[Chart reading data]
_ _ _ _ _

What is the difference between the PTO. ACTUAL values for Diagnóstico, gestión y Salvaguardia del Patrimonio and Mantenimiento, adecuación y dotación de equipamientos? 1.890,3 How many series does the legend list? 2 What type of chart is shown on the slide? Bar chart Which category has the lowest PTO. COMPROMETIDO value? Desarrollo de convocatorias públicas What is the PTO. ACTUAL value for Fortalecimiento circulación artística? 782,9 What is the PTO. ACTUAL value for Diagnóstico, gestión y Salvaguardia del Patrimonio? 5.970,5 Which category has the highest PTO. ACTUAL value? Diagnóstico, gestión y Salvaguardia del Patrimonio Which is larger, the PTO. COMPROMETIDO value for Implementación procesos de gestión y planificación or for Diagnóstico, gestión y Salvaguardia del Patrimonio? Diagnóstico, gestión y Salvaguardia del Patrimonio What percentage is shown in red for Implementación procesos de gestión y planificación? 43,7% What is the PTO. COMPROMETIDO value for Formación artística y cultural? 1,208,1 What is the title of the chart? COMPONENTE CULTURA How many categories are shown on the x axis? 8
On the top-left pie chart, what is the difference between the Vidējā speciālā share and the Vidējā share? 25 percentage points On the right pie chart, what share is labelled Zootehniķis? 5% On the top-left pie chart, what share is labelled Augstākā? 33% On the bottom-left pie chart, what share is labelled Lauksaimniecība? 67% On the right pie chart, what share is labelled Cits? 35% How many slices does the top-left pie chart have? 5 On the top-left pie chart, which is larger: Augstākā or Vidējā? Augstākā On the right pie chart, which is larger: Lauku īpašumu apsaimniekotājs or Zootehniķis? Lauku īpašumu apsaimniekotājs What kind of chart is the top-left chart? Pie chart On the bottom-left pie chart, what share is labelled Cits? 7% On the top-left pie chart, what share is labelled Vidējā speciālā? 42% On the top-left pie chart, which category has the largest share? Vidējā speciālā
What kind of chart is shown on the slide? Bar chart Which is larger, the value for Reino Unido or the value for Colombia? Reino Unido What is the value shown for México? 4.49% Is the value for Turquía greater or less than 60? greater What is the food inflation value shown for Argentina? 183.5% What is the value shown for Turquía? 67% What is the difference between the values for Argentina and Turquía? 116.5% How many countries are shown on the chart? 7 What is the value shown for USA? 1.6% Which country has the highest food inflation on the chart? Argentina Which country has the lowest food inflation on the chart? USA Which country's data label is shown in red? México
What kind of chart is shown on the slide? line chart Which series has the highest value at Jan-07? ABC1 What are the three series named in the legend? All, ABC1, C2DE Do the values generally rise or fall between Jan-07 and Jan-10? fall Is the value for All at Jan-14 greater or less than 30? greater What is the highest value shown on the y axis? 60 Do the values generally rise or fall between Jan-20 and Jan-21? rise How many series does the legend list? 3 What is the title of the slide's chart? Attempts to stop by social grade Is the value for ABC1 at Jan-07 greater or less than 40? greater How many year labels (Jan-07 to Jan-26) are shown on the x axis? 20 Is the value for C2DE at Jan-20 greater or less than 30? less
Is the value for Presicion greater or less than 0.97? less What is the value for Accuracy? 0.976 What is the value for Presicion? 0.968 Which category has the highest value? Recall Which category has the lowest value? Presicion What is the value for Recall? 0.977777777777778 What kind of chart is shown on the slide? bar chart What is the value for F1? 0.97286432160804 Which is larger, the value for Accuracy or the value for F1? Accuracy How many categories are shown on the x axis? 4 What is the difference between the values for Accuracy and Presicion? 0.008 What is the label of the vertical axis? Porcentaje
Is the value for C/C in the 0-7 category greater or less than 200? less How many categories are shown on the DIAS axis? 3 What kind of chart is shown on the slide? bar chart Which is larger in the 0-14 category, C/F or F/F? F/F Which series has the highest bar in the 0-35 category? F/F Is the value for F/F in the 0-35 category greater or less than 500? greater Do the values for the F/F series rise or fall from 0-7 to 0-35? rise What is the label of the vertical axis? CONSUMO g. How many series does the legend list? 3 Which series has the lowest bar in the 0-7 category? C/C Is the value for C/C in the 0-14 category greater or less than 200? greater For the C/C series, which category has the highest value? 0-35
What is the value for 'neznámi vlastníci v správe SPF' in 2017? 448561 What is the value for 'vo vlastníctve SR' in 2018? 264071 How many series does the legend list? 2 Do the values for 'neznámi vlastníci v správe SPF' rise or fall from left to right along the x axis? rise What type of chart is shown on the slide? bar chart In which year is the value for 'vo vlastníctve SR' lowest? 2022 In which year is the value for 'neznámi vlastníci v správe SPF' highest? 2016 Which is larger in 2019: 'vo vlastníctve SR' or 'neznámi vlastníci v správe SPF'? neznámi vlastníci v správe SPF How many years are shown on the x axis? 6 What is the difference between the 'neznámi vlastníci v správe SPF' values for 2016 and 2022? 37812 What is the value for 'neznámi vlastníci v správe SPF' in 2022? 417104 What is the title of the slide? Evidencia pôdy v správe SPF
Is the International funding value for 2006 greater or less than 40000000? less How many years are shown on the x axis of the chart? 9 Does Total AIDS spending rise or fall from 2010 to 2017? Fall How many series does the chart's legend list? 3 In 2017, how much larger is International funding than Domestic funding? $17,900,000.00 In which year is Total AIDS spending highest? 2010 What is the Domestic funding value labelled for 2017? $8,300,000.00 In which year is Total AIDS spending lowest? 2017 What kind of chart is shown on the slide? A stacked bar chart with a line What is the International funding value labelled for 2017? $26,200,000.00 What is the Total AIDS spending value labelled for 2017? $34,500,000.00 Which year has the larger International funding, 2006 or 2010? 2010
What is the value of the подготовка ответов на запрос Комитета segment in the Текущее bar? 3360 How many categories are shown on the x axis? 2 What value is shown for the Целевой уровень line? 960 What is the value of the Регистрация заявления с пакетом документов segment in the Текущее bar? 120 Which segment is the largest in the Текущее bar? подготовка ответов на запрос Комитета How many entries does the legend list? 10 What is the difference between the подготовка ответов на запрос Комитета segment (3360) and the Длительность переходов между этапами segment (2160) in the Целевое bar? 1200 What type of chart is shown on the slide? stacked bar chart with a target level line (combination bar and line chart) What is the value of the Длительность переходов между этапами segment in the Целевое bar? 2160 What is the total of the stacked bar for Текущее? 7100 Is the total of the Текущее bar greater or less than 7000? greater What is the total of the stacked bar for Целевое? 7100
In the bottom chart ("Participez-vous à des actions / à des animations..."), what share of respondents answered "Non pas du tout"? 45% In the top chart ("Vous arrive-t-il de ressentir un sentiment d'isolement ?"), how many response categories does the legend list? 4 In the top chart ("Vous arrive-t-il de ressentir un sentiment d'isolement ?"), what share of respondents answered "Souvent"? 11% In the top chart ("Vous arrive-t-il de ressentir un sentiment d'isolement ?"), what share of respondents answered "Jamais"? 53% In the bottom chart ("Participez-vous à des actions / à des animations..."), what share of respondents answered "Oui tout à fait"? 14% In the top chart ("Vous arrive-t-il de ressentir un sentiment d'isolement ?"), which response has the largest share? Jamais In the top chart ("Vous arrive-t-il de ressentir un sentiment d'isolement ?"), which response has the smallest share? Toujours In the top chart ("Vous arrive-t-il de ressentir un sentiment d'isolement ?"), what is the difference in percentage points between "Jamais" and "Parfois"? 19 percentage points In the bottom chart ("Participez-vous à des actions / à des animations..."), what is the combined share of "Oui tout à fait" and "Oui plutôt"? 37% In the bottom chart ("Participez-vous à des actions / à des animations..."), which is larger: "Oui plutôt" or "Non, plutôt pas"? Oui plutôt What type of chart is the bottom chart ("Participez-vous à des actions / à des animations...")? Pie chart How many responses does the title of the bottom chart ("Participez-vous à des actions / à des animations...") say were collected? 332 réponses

_ _ _ _ _

▸ TASK PROMPT:
Copy the items from the start through the line containing "On the top-left pie chart, what is", keeping every character unchanged.

▸ ANSWER SPACE:
What is the difference between the PTO. ACTUAL values for Diagnóstico, gestión y Salvaguardia del Patrimonio and Mantenimiento, adecuación y dotación de equipamientos? 1.890,3 How many series does the legend list? 2 What type of chart is shown on the slide? Bar chart Which category has the lowest PTO. COMPROMETIDO value? Desarrollo de convocatorias públicas What is the PTO. ACTUAL value for Fortalecimiento circulación artística? 782,9 What is the PTO. ACTUAL value for Diagnóstico, gestión y Salvaguardia del Patrimonio? 5.970,5 Which category has the highest PTO. ACTUAL value? Diagnóstico, gestión y Salvaguardia del Patrimonio Which is larger, the PTO. COMPROMETIDO value for Implementación procesos de gestión y planificación or for Diagnóstico, gestión y Salvaguardia del Patrimonio? Diagnóstico, gestión y Salvaguardia del Patrimonio What percentage is shown in red for Implementación procesos de gestión y planificación? 43,7% What is the PTO. COMPROMETIDO value for Formación artística y cultural? 1,208,1 What is the title of the chart? COMPONENTE CULTURA How many categories are shown on the x axis? 8
On the top-left pie chart, what is the difference between the Vidējā speciālā share and the Vidējā share? 25 percentage points On the right pie chart, what share is labelled Zootehniķis? 5% On the top-left pie chart, what share is labelled Augstākā? 33% On the bottom-left pie chart, what share is labelled Lauksaimniecība? 67% On the right pie chart, what share is labelled Cits? 35% How many slices does the top-left pie chart have? 5 On the top-left pie chart, which is larger: Augstākā or Vidējā? Augstākā On the right pie chart, which is larger: Lauku īpašumu apsaimniekotājs or Zootehniķis? Lauku īpašumu apsaimniekotājs What kind of chart is the top-left chart? Pie chart On the bottom-left pie chart, what share is labelled Cits? 7% On the top-left pie chart, what share is labelled Vidējā speciālā? 42% On the top-left pie chart, which category has the largest share? Vidējā speciālā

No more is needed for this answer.